Questo mio articolo è apparso ieri, giovedì 9 febbraio, sul Sole 24 Ore. Lo ripropongo per i lettori del blog che non hanno avuto modo di leggerlo sul giornale.

A tanto la Direzione nazionale antimafia non si era mai spinta. Neppure lo scorso anno, quando l’eco degli attentati agli uffici giudiziari e al Procuratore generale Salvatore Di Landro non si erano ancora spenti. Quest’anno – nero su bianco – il sostituto procuratore Carlo Caponcello scrive che la ‘ndrangheta è “una presenza istituzionale strutturale della società calabrese”.

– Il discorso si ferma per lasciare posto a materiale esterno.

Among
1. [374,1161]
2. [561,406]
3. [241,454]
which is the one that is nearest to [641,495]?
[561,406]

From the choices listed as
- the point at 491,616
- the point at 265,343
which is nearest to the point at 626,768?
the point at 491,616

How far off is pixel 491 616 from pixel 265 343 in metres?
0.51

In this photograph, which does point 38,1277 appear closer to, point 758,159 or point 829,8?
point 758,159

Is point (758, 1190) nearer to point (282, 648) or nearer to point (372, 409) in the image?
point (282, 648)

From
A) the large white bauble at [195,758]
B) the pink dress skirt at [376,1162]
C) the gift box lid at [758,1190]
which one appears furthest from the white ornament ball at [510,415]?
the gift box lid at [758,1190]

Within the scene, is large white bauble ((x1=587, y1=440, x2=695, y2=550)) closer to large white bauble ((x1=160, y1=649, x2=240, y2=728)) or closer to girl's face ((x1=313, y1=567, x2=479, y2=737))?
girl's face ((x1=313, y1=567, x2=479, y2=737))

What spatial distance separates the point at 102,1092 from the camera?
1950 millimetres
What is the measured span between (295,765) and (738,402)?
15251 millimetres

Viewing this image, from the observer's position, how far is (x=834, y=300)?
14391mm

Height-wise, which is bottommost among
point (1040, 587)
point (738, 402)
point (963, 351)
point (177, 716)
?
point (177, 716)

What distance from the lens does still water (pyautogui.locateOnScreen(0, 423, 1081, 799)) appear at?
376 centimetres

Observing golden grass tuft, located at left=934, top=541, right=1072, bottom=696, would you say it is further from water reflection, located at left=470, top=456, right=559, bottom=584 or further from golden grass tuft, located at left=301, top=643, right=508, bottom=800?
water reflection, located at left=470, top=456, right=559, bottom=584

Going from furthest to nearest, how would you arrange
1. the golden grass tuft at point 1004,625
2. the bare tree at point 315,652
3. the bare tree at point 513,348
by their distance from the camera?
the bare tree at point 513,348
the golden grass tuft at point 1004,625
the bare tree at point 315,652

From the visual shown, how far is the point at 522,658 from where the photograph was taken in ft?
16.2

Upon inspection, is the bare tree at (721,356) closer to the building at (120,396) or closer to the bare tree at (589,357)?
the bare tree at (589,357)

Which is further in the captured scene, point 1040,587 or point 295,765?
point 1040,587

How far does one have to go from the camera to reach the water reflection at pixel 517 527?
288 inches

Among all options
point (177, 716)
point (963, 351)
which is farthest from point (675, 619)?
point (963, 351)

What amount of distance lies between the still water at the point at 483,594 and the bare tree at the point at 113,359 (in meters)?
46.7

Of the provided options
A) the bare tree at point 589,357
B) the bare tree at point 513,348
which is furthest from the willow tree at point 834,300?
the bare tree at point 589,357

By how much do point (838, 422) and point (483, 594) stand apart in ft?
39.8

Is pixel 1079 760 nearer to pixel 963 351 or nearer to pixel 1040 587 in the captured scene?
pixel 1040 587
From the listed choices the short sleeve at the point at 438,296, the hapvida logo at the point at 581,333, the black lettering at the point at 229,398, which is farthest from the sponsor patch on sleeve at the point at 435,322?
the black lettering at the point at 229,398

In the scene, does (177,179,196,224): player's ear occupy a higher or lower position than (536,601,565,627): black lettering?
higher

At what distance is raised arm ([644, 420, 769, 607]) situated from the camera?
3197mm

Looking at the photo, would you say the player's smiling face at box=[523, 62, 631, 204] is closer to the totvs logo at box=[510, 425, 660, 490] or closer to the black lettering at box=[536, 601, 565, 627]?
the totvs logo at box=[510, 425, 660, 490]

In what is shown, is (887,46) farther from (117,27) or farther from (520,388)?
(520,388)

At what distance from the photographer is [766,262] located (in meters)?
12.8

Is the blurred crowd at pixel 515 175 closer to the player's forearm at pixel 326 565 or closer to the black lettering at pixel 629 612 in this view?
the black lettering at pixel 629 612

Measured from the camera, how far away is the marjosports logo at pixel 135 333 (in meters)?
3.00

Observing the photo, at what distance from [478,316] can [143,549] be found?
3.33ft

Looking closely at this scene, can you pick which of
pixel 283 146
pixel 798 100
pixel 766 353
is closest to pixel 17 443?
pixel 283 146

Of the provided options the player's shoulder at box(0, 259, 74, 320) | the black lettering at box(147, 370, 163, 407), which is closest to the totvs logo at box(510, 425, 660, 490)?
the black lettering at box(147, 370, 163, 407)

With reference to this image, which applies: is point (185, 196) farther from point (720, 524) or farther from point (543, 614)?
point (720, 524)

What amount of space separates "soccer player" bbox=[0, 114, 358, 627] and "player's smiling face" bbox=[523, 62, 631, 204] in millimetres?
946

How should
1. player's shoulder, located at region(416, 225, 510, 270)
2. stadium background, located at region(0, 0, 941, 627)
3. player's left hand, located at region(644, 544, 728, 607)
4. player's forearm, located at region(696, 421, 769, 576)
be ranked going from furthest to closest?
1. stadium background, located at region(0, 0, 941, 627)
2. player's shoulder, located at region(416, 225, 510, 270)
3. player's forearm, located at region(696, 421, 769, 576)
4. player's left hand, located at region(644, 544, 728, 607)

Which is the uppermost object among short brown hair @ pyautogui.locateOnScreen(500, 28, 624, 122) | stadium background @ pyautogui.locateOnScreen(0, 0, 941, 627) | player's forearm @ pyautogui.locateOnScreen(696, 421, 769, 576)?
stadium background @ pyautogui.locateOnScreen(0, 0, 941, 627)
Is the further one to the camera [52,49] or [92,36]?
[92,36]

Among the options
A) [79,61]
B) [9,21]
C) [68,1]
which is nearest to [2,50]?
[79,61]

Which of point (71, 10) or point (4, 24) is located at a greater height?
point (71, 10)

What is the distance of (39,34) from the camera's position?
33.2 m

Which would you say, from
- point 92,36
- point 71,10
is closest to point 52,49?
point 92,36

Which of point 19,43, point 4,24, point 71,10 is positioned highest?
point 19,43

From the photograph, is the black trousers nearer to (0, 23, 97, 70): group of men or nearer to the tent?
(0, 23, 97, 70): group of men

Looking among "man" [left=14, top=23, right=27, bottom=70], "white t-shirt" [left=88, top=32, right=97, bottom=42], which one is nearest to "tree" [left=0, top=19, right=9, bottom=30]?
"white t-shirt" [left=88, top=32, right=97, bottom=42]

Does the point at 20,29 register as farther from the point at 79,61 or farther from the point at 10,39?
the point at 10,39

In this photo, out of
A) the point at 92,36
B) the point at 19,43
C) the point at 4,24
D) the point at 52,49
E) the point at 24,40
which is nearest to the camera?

Lo fa nella relazione di fine 2011 che è stata consegnata a Governo, Parlamento e Commissione parlamentare antimafia. Caponcello va oltre e afferma che “è interlocutore indefettibile di ogni potere politico ed amministrativo, partner necessario di ogni impresa nazionale o multinazionale che abbia ottenuto l’aggiudicazione di lavori pubblici sul territorio regionale”.

Se a tanto è giunta è perché la nuova generazione di ‘ndranghetisti, pur conservando il formale rispetto per le arcaiche regole di affiliazione, oggi non solo interloquisce con le altre categorie sociali, ma mette a frutto le conoscenze informatiche, finanziarie e gli studi intrapresi.

I rapporti intrattenuti con rappresentanti delle istituzioni, politici di alto rango, imprenditori di rilevanza nazionale – che la Direzione nazionale bolla come “inquietanti” – non sono solo il frutto esclusivo del clima di intimidazione e della forza delle cosche ma il risultato di una strategia chiarissima di espansione e di occupazione economico-territoriale che, oramai, si svolge su un piano assolutamente paritario. I rapporti con le Istituzioni e le imprese servono solo ed unicamente per intercettare flussi di denaro pubblico, opportunità di profitti e, contestualmente, a innestare nel libero mercato un “mimetismo imprenditoriale” in grado di eludere le indagini patrimoniali e assicurare, nel tempo, stabilità economica alle attività.

Questo fenomeno è ancor più evidente nel Nord dove la ‘ndrangheta opera in sinergia con imprese del posto o, in talune occasioni, dietro il loro schermo. Esiste una nuova generazione di criminali calabresi che “si muovono a una velocità diversa rispetto alla tradizione dei giuramenti, dei riti e delle formule di affiliazione”.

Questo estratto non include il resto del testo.